In the embarrassment at being called such a title again, and in the feeling of the other two’s emotions so clearly, Fae had gotten distracted. But as she started to find her way back to the central topic…

“Oh,” she said softly, raising her eyebrows.

It’s… not there anymore.

She, Oliva, and Sonya all noticed the same thing at the same time. That sense of homesickness, of loneliness, had vanished. And the walls built up to protect that part of their hearts, to keep people from noticing, to try and manage something they couldn’t possibly manage alone…

Those walls were starting to crumble.

“Home,” Fae murmured, gazing at the long expanse of golden grass. A warm breeze blew past, and once again, she thought she heard her mother’s voice on the wind.

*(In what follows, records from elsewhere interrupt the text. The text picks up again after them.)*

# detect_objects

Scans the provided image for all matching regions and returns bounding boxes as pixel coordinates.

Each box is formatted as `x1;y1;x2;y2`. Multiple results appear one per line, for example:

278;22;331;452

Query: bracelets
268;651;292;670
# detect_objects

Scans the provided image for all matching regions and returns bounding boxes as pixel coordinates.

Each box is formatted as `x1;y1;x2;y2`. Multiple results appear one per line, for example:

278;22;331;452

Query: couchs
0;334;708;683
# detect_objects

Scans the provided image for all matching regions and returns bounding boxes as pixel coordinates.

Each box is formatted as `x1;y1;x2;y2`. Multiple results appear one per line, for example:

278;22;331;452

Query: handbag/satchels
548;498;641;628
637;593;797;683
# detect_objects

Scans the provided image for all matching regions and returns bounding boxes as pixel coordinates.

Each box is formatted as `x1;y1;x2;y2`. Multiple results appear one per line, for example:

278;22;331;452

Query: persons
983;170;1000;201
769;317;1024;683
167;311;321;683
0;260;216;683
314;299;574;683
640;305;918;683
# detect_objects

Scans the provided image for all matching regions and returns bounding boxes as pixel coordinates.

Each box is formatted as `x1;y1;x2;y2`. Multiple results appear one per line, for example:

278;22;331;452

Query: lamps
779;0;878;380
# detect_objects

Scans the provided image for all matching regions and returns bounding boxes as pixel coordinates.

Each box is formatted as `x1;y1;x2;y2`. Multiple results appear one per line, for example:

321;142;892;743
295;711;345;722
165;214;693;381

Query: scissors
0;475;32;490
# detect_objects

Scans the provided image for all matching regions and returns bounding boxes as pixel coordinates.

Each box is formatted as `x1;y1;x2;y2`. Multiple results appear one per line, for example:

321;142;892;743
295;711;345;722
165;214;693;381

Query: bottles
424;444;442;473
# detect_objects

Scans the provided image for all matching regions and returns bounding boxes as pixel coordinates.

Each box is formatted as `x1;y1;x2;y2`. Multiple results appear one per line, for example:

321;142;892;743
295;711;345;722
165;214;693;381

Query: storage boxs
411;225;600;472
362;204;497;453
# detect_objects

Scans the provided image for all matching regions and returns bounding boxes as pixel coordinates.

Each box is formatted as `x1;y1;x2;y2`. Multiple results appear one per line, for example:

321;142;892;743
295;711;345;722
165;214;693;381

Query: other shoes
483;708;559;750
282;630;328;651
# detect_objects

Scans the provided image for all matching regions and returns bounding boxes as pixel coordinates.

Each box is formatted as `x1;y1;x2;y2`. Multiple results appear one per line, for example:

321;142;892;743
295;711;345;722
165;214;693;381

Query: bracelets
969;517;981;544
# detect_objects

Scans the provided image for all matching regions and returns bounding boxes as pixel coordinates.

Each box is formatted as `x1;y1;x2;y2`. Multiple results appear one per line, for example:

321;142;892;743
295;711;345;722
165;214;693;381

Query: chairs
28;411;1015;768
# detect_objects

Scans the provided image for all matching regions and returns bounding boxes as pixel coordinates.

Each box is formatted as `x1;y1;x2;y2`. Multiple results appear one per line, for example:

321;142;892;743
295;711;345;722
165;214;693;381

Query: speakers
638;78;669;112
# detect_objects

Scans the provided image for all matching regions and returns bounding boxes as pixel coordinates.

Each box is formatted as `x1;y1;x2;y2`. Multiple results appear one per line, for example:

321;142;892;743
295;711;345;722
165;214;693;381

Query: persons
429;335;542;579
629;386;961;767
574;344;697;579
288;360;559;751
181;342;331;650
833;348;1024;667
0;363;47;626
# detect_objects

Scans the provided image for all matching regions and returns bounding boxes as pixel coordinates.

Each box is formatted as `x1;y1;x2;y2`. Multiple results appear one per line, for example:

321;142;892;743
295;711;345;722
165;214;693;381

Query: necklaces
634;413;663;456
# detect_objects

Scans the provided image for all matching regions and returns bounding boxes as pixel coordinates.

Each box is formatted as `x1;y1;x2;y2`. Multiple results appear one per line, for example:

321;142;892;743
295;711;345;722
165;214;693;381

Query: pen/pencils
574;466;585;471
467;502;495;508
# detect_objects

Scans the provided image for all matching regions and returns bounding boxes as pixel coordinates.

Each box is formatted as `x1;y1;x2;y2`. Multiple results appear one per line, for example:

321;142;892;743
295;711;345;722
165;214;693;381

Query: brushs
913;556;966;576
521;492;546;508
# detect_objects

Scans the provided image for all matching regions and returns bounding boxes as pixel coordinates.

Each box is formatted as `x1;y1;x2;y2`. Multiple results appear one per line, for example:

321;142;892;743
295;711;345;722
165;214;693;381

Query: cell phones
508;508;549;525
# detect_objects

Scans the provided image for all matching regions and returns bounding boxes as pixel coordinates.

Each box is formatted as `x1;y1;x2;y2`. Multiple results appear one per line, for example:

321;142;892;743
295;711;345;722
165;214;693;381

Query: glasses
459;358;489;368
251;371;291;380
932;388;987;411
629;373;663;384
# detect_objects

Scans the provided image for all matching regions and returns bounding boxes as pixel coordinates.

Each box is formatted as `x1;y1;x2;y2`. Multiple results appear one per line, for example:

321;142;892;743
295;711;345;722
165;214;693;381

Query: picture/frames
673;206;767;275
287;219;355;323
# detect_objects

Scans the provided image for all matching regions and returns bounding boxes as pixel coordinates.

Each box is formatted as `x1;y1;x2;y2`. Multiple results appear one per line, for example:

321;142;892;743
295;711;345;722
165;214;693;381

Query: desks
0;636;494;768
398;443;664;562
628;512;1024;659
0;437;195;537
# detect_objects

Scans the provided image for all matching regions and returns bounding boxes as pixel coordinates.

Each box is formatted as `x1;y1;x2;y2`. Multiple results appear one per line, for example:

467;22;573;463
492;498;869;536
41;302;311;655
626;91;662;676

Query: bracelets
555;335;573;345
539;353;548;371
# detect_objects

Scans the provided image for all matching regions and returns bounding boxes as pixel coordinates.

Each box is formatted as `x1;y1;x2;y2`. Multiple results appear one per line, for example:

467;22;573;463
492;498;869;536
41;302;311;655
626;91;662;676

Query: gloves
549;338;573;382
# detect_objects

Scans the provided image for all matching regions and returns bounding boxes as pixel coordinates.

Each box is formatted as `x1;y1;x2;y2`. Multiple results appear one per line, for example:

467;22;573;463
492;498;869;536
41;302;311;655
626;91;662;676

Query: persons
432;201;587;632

She turned, and Olivia and Sonya did, too — they’d heard their mothers’ voices, as well.

But it was gone in a moment.

Yet in that moment, Fae was beginning to realize, and to accept, the truth of what had brought her here. And of what she really needed.

Home… it didn’t have to be a place.

From the moment she’d been born — from the moment Olivia had been born, from the moment Sonya had been born — they’d been broken. There’d been a hole in each of their hearts.

Only now, together, in this place, could that brokenness be made whole.

“We can’t go back to what we’ve lost,” Sonya said, softly, grief tinging her voice. “But… we finally found each other. We finally found what we could never find before we left. And I think, now, finally, having found that…” She turned, gazing out at the endless golden fields under the shimmering golden sky.

We can move forward.

All three of them thought the same, fixing their gazes not on a place, but on a future they couldn’t yet see. A future of uncertainty, and yet it wasn’t quite so frightening.

Because they could face it with a new hope in their hearts. A hope they’d only found now, in each other, and a hope that promised them that they could face whatever was yet to come.

Because they would never face it alone.